En bref
- La chambre d’hôtes est limitée à 5 chambres et 15 personnes maximum par établissement.
- Une déclaration préalable en mairie reste obligatoire avant toute ouverture de l’activité.
- Les prestations comprennent la nuitée, le petit-déjeuner, la fourniture de linge de maison et le ménage.
- L’accueil doit être assuré personnellement par l’habitant qui réside sur place.
Définition légale de la chambre d’hôtes
Le code du tourisme définit les chambres d’hôtes comme des chambres meublées situées chez l’habitant. Ces hébergements accueillent des touristes à titre onéreux pour une ou plusieurs nuitées. La réglementation des chambres d’hôtes impose que l’activité soit exercée dans l’habitation principale ou sur le terrain du propriétaire.
Les caractéristiques principales distinguent cette activité de chambre d’hôtes des autres formes de location. Chaque chambre doit disposer d’un accès direct ou indirect à une salle d’eau et à des WC. La surface minimale s’établit à 9 m² pour deux personnes, hors sanitaires. Le volume d’air minimum requis atteint 11 m³ par personne accueillie.

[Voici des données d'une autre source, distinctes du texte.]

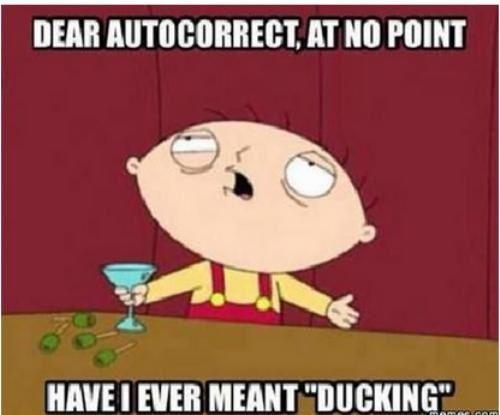 Soooo ducking true. Lol.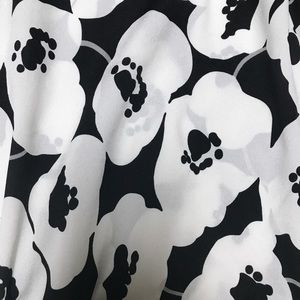 New York & Company Tops - New York &Co • Black White Floral Blouse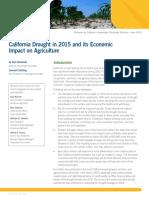 KE_CA_Drought_Econ-FINAL.pdf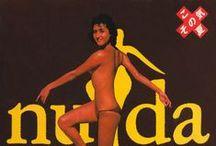 vintage ads Japan, after WW2(戦後の広告~昭和63年=1988年まで) / vintage advertising Japan(other than travel)のうち、明らかに戦後のものはこちらに移動しました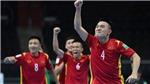 Video clip bàn thắng Futsal Việt Nam vs Nga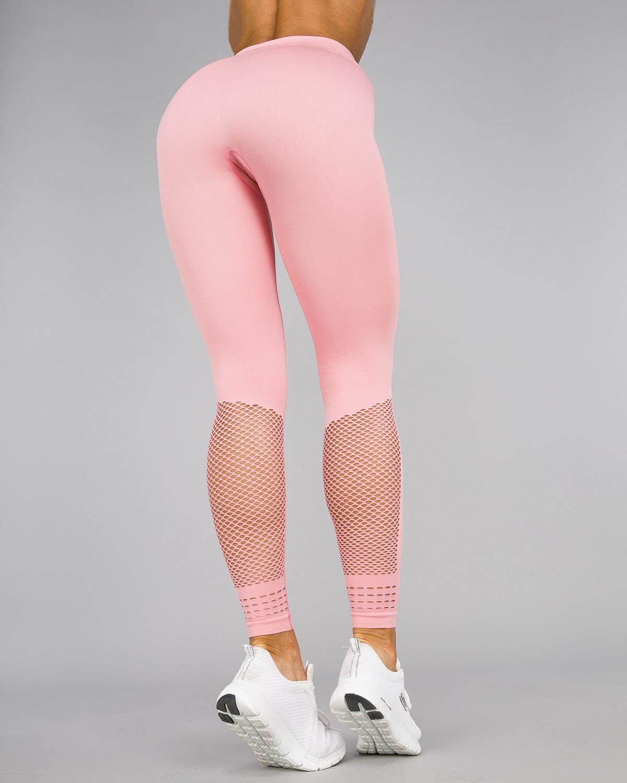 Smilodox – High Waist Airless Leggings – Pink16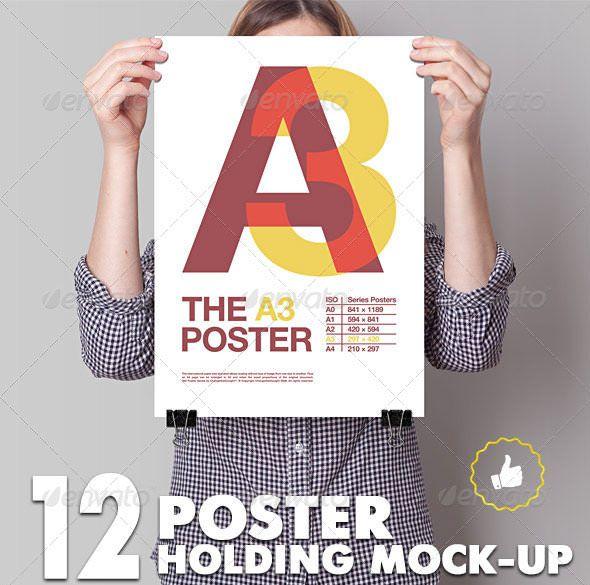 Advertisement  作成したポスターやフライヤーデザインを、PSDモックアップ素材を使ってより素敵に、よりリアルに仕上げてみませんか。ボタン操作いくつかの一手間を加えるだけで、プロのような演出が可能 …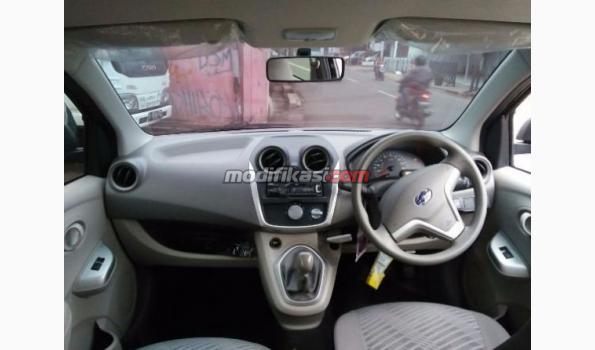 2015 Datsun Go Plus Jok 3baris Kredit Sangat Terjangkau
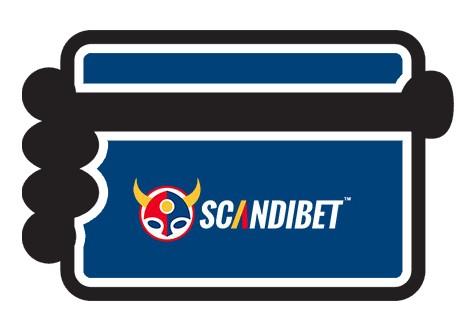 Scandibet Casino - Banking casino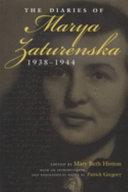 The Diaries of Marya Zaturenska, 1938-1944 ebook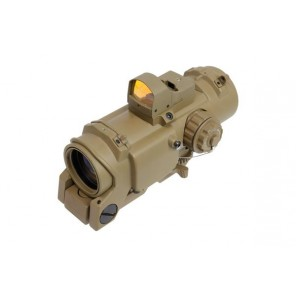 BOG SSR2802 DR Scope 4x32 with MRDS (FDE)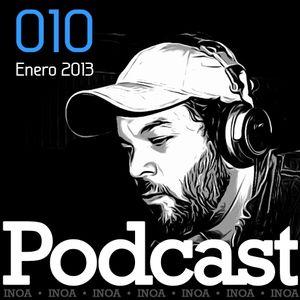 Inoa - Podcast 010 Enero 2013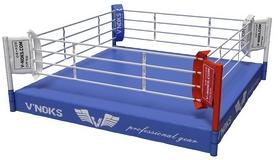 Канаты для боксерского ринга V`Noks, 4 м (RDX-1949)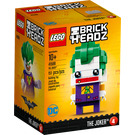 LEGO The Joker Set 41588 Packaging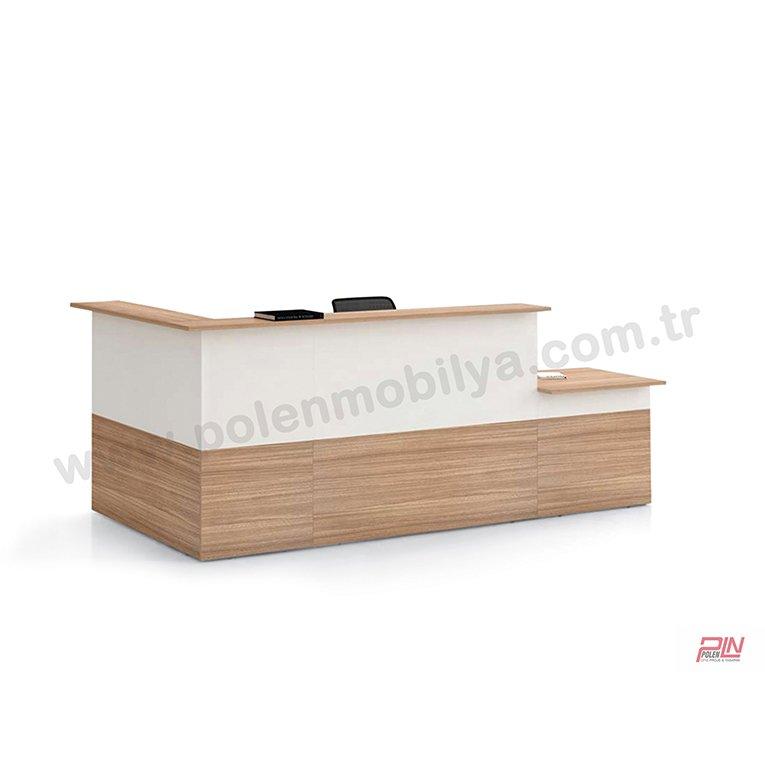 admete banko- pln-7318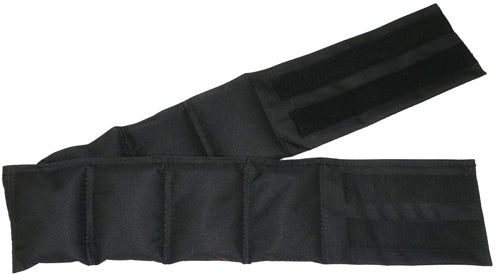 Adult Weighted Waist Belts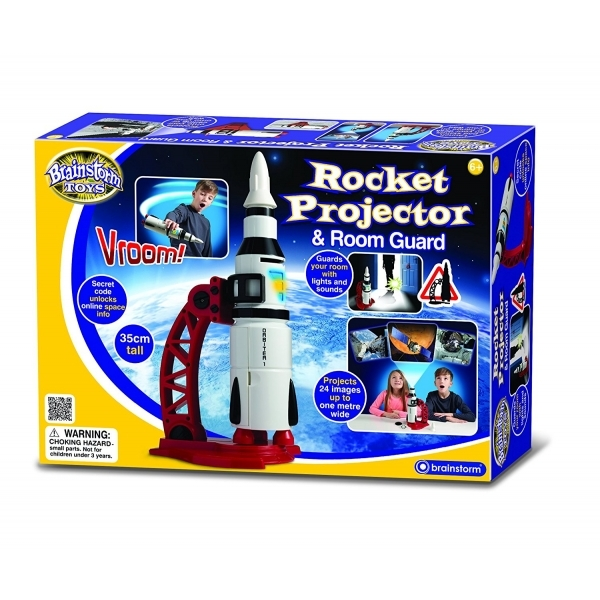 Ex-Display Brainstorm Toys Rocket Projector and Room Guard Used - Like New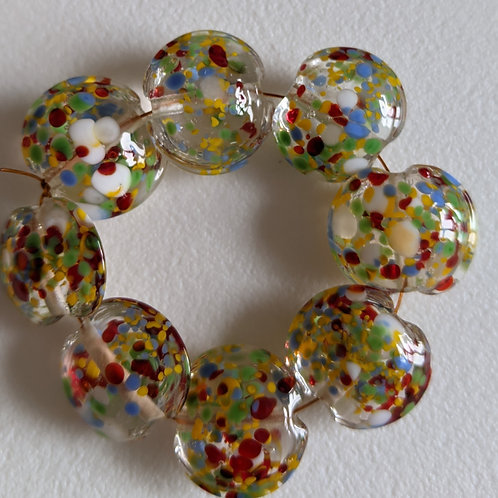 10 TRANSPARENT CLEAR WITH MULTI FRIT LENTIL LAMPWORKBEADS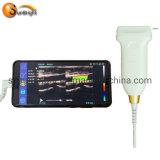 Cheap Light Weight Color Doppler Computer Smart Phone Linear Probe
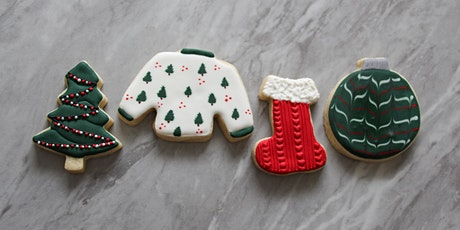 Cookie Decorating with Doughmestic Batches tickets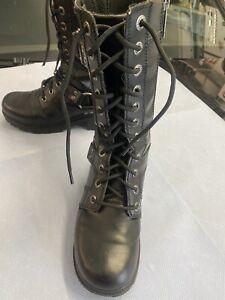 Harley Davidson Stiefel Schuhe Boots Größe 38,5 Leder Schwarz ORIGINAL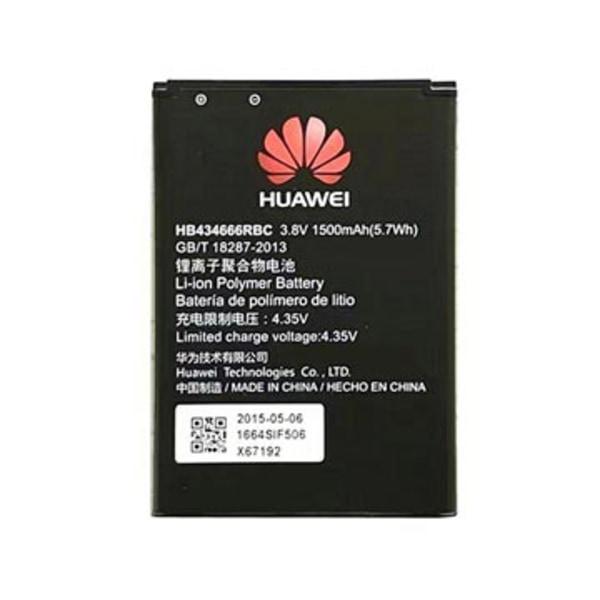Huawei HB434666RBC Batteri - E5573, E5573S, E5577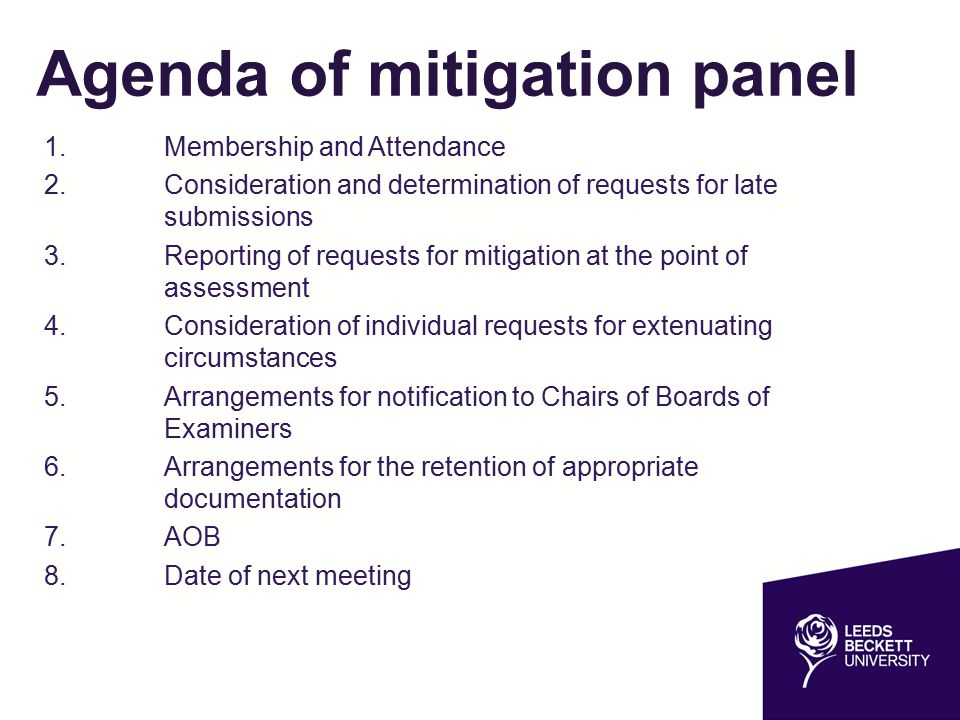 Agenda of mitigation panel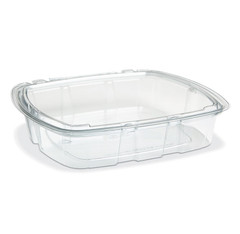 CS3-35T Placon Crystal Seal 35 oz. Tamper-Evident Container (140/Case) Size: L 8.75 x W 7.88 x H 1.77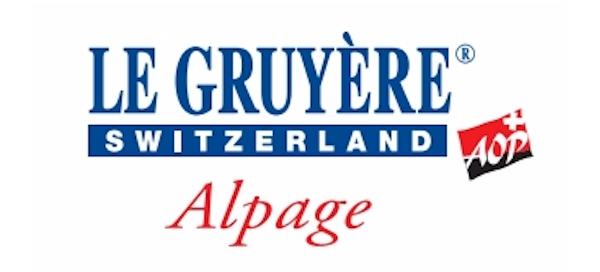 LE GRUYERE d'Alpage AOP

La capacité d’accueil reste strictement encadrée par la loi. Un propriétaire peut proposer au maximum 5 chambres simultanément. Le nombre total de clients ne peut excéder 15 personnes à la fois. Au-delà de ces seuils, l’appellation chambre d’hôtes ne peut plus être utilisée et l’établissement bascule dans la catégorie des établissements recevant du public.
Prestations obligatoires incluses dans la location
La location des chambres d’hôtes comprend obligatoirement plusieurs services sans supplément de prix. Le petit-déjeuner doit être servi par le loueur de chambres d’hôtes lui-même, dans un local meublé ou un espace commun. Cette prestation fait partie intégrante du tarif affiché.
La fourniture de linge de maison constitue une obligation réglementaire. Le propriétaire fournit le linge propre dès le début du séjour. Pour les séjours d’une durée égale ou supérieure à 7 jours, le linge de maison doit être renouvelé au moins une fois par semaine.
Le ménage représente également une prestation incluse dans le prix de la prestation. La chambre doit être nettoyée avant l’arrivée des clients. Pour les séjours de plus de 5 nuits, un nettoyage régulier doit être proposé, au minimum une fois par semaine. L’hôte assure personnellement ces services ou les fait réaliser sous sa responsabilité.
Obligations de déclaration et d’immatriculation
La déclaration préalable en mairie représente la première démarche administrative obligatoire. Le propriétaire doit effectuer cette déclaration avant l’ouverture de l’activité de chambre d’hôtes. Un formulaire Cerfa n°13566 permet de réaliser cette formalité par voie dématérialisée ou sur papier. L’absence de déclaration expose le contrevenant à une contravention de 450 euros.
L’immatriculation de l’activité commerciale au Registre du Commerce et des Sociétés devient nécessaire lorsque la location constitue une activité habituelle ou principale. Les formalités d’entreprise s’effectuent désormais via le guichet unique géré par l’INPI depuis 2023. Cette inscription permet d’obtenir un numéro SIRET indispensable pour l’exercice légal de l’activité.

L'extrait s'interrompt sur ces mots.